# [What you are asked to do]
Would you print the full listing word for word?

# [Data supplied]
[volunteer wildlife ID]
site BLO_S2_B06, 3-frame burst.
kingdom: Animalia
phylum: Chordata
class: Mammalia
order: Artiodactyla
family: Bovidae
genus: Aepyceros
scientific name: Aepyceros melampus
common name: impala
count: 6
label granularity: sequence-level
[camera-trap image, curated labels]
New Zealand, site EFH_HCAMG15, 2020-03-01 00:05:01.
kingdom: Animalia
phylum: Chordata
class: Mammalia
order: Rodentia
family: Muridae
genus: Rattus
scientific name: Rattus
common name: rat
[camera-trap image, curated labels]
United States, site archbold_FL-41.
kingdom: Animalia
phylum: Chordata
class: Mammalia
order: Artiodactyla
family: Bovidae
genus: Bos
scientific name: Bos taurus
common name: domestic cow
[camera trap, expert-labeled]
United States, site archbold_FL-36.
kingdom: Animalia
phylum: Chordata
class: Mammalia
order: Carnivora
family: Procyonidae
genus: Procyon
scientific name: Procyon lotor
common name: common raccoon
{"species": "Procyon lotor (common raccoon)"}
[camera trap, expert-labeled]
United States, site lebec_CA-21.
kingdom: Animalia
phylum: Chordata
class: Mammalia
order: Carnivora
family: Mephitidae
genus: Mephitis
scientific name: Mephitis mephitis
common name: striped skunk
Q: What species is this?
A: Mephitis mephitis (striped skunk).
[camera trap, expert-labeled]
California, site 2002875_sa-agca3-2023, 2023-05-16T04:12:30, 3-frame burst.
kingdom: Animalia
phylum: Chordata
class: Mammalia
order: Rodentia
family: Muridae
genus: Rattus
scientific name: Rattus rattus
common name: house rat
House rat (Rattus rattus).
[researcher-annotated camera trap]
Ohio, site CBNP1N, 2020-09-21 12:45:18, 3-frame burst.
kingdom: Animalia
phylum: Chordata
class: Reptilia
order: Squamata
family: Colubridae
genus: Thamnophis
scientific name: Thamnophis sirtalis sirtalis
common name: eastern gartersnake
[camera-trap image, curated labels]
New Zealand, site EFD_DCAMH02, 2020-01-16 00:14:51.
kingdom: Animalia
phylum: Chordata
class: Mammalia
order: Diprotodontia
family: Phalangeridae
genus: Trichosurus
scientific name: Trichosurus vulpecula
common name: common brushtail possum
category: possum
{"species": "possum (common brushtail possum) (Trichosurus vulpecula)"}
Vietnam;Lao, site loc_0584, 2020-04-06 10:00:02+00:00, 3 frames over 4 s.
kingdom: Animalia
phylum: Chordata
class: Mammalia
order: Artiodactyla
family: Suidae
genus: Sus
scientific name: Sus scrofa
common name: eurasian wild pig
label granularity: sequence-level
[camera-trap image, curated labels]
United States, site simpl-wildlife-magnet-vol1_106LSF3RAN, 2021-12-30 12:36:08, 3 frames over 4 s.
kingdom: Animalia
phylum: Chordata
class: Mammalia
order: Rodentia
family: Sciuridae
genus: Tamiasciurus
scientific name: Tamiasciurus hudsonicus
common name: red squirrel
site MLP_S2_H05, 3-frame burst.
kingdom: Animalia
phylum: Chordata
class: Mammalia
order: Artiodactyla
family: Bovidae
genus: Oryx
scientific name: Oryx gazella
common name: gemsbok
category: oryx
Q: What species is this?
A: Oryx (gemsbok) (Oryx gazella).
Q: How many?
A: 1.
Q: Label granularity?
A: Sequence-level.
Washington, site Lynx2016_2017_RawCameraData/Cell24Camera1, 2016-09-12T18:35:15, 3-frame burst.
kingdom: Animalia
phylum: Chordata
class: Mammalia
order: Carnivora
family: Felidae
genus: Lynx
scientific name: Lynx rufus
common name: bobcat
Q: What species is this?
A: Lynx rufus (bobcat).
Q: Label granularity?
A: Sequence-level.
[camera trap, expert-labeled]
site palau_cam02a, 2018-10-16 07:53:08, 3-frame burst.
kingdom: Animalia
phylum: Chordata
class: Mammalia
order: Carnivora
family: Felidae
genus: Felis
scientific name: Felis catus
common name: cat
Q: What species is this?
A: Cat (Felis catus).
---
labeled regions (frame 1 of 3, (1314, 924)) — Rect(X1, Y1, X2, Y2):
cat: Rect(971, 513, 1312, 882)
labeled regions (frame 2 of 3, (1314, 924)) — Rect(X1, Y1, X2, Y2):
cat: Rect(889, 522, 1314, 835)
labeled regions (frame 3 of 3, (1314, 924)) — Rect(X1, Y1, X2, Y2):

# [The completed task]
[volunteer wildlife ID]
site BLO_S2_B06, 3-frame burst.
kingdom: Animalia
phylum: Chordata
class: Mammalia
order: Artiodactyla
family: Bovidae
genus: Aepyceros
scientific name: Aepyceros melampus
common name: impala
count: 6
label granularity: sequence-level
[camera-trap image, curated labels]
New Zealand, site EFH_HCAMG15, 2020-03-01 00:05:01.
kingdom: Animalia
phylum: Chordata
class: Mammalia
order: Rodentia
family: Muridae
genus: Rattus
scientific name: Rattus
common name: rat
[camera-trap image, curated labels]
United States, site archbold_FL-41.
kingdom: Animalia
phylum: Chordata
class: Mammalia
order: Artiodactyla
family: Bovidae
genus: Bos
scientific name: Bos taurus
common name: domestic cow
[camera trap, expert-labeled]
United States, site archbold_FL-36.
kingdom: Animalia
phylum: Chordata
class: Mammalia
order: Carnivora
family: Procyonidae
genus: Procyon
scientific name: Procyon lotor
common name: common raccoon
{"species": "Procyon lotor (common raccoon)"}
[camera trap, expert-labeled]
United States, site lebec_CA-21.
kingdom: Animalia
phylum: Chordata
class: Mammalia
order: Carnivora
family: Mephitidae
genus: Mephitis
scientific name: Mephitis mephitis
common name: striped skunk
Q: What species is this?
A: Mephitis mephitis (striped skunk).
[camera trap, expert-labeled]
California, site 2002875_sa-agca3-2023, 2023-05-16T04:12:30, 3-frame burst.
kingdom: Animalia
phylum: Chordata
class: Mammalia
order: Rodentia
family: Muridae
genus: Rattus
scientific name: Rattus rattus
common name: house rat
House rat (Rattus rattus).
[researcher-annotated camera trap]
Ohio, site CBNP1N, 2020-09-21 12:45:18, 3-frame burst.
kingdom: Animalia
phylum: Chordata
class: Reptilia
order: Squamata
family: Colubridae
genus: Thamnophis
scientific name: Thamnophis sirtalis sirtalis
common name: eastern gartersnake
[camera-trap image, curated labels]
New Zealand, site EFD_DCAMH02, 2020-01-16 00:14:51.
kingdom: Animalia
phylum: Chordata
class: Mammalia
order: Diprotodontia
family: Phalangeridae
genus: Trichosurus
scientific name: Trichosurus vulpecula
common name: common brushtail possum
category: possum
{"species": "possum (common brushtail possum) (Trichosurus vulpecula)"}
Vietnam;Lao, site loc_0584, 2020-04-06 10:00:02+00:00, 3 frames over 4 s.
kingdom: Animalia
phylum: Chordata
class: Mammalia
order: Artiodactyla
family: Suidae
genus: Sus
scientific name: Sus scrofa
common name: eurasian wild pig
label granularity: sequence-level
[camera-trap image, curated labels]
United States, site simpl-wildlife-magnet-vol1_106LSF3RAN, 2021-12-30 12:36:08, 3 frames over 4 s.
kingdom: Animalia
phylum: Chordata
class: Mammalia
order: Rodentia
family: Sciuridae
genus: Tamiasciurus
scientific name: Tamiasciurus hudsonicus
common name: red squirrel
site MLP_S2_H05, 3-frame burst.
kingdom: Animalia
phylum: Chordata
class: Mammalia
order: Artiodactyla
family: Bovidae
genus: Oryx
scientific name: Oryx gazella
common name: gemsbok
category: oryx
Q: What species is this?
A: Oryx (gemsbok) (Oryx gazella).
Q: How many?
A: 1.
Q: Label granularity?
A: Sequence-level.
Washington, site Lynx2016_2017_RawCameraData/Cell24Camera1, 2016-09-12T18:35:15, 3-frame burst.
kingdom: Animalia
phylum: Chordata
class: Mammalia
order: Carnivora
family: Felidae
genus: Lynx
scientific name: Lynx rufus
common name: bobcat
Q: What species is this?
A: Lynx rufus (bobcat).
Q: Label granularity?
A: Sequence-level.
[camera trap, expert-labeled]
site palau_cam02a, 2018-10-16 07:53:08, 3-frame burst.
kingdom: Animalia
phylum: Chordata
class: Mammalia
order: Carnivora
family: Felidae
genus: Felis
scientific name: Felis catus
common name: cat
Q: What species is this?
A: Cat (Felis catus).
---
labeled regions (frame 1 of 3, (1314, 924)) — Rect(X1, Y1, X2, Y2):
cat: Rect(971, 513, 1312, 882)
labeled regions (frame 2 of 3, (1314, 924)) — Rect(X1, Y1, X2, Y2):
cat: Rect(889, 522, 1314, 835)
labeled regions (frame 3 of 3, (1314, 924)) — Rect(X1, Y1, X2, Y2):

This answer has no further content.